WASHINGTON (CN) — The Supreme Court announced Friday it would no longer be consolidating two challenges to affirmative action set to be a blockbuster case next term. The justices will instead hear the challenges separately.
The change is presumably so that the court’s newest member can participate in one of the cases. Justice Ketanji Brown Jackson has longstanding ties to Harvard University — one of the colleges at the center of the dispute. Friday’s announcement said Jackson was not involved in the consideration of the Harvard case but did not exclude her from the North Carolina challenge.

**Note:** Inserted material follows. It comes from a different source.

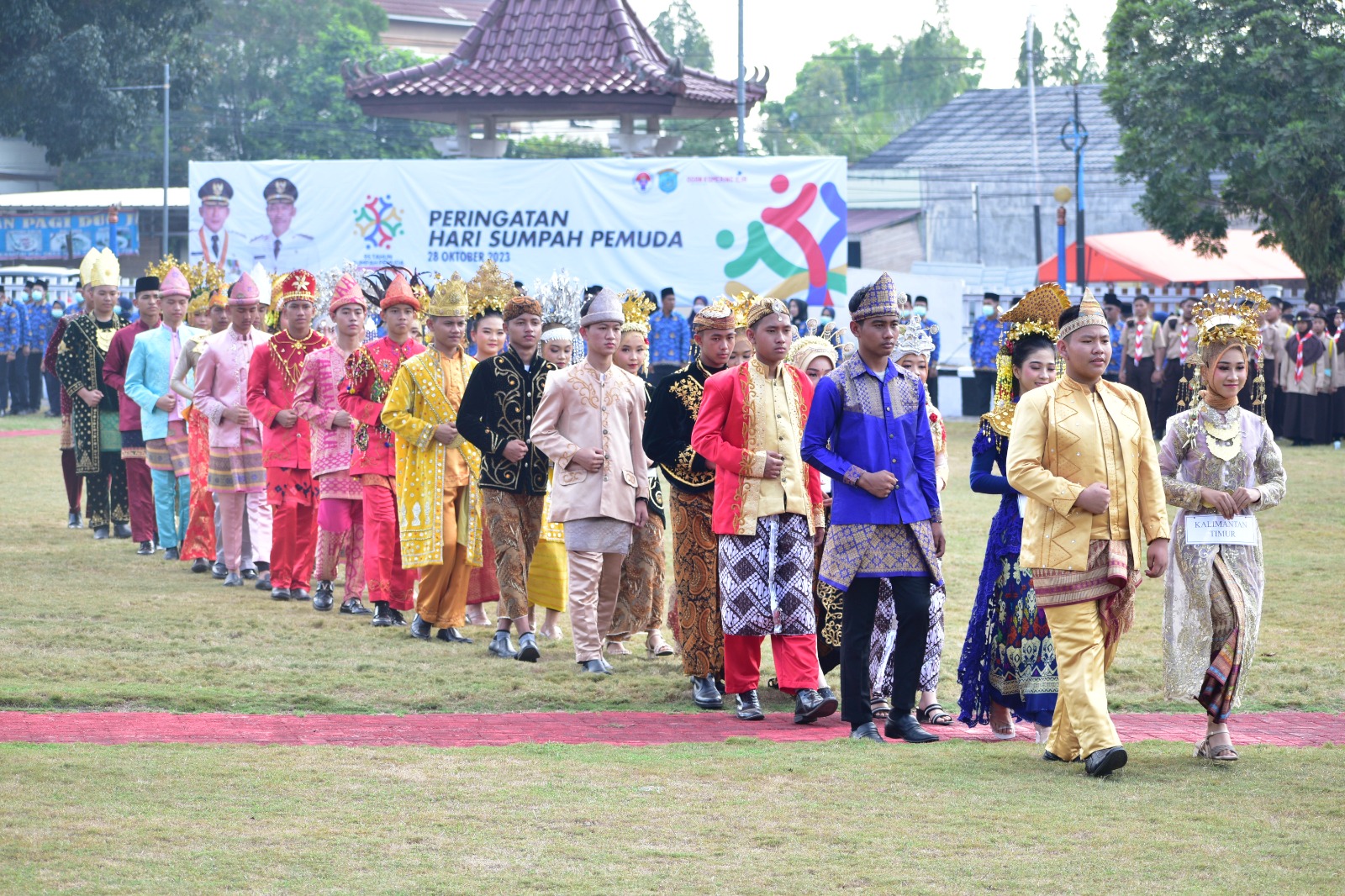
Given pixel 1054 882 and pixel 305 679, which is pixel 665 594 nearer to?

Jackson’s potential recusal in one of the leading cases in the term garnered attention during her confirmation hearings. She not only attended Harvard for undergrad and law school, but has also served on the university’s Board of Overseers since 2016. It was not clear that Jackson would have had any direct influence over affirmative action policies during her tenure but some experts had said it was easy to assume she could have at some influence at some point. Jackson indicated she would recuse during her Senate confirmation hearings.
The court agreed to hear the challenges to the consideration of race in higher education admissions in January. The case against Harvard claims the university’s affirmative action policies discriminated against Asian American students. At the University of North Carolina — the case Jackson will sit for — students claim policies discriminated against Asian American and white students by favoring Black, Hispanic and Native American students' applications.
While the high court upheld the policies as recently as 2016, the cases give the conservative supermajority a chance to relook at the programs with the possibility of rolling them back.